田の実は、全国各地の“ちゃんとした食材”や“丁寧な手仕事”を届けることを理念としたお店でした。特に国産にこだわった果物や野菜、地域色の強い加工品が揃っており、スーパーでは見かけないような個性ある品が多かったのが特徴です。例えば珍しい産地の柑橘、希少な品種のリンゴ、季節ごとに並ぶ小規模農家のジャムや調味料など、ちょっとした贈り物にも向く良質な商品が多かった印象があります。田ノ実は“お仏壇のはせがわ”が展開する日本人の生活にある「祈り」を「食」からひもとく事業とのことで、今後はソラマチ店に集約されます。はせがわ 公式サイトへ

店内の雰囲気づくりにも独特のこだわりがあり、民芸品風の素朴で温かみのある食器や雑貨が並べられ、どこか“旅先の市場”に迷い込んだような気分を味わえる空間でした。器に興味のある方や、手仕事の品を好む方には特に魅力的な陳列だったと思います。

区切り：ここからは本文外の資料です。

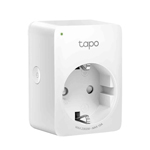 TP-Link Tapo P100, Mini Smarte WLAN-Steckdose (1-Pack)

2階のカフェスペースも忘れがたい場所でした。看板メニューである「おにぎり定食」は、シンプルでありながら丁寧さが伝わる定番メニュー。季節の小鉢と味噌汁が添えられ、ゆっくりとした時間が流れる落ち着いた空間は、自由が丘の喧騒を忘れさせる憩いの場でした。私が伺ったときには、ランチ時にはお客様もそこそこ入っており、地域の方々に愛されているように感じていました。

それだけに、閉店の知らせは惜しまれます。近年は自由が丘でも店舗の入れ替わりが激しく、良いお店があっても続けることの難しさを感じます。田の実は「丁寧な暮らし」を提案する数少ないお店でした。地域に根ざした店舗が一つ消えることは、日常の風景が少し変わるようで寂しいものです。

6年と210日、地域に豊かな食と時間を届けてくださったことに感謝を申し上げます。店を支えてきたスタッフの皆様に心よりお疲れさまを伝えつつ、またどこかで田の実のコンセプトが息づくことを願っています。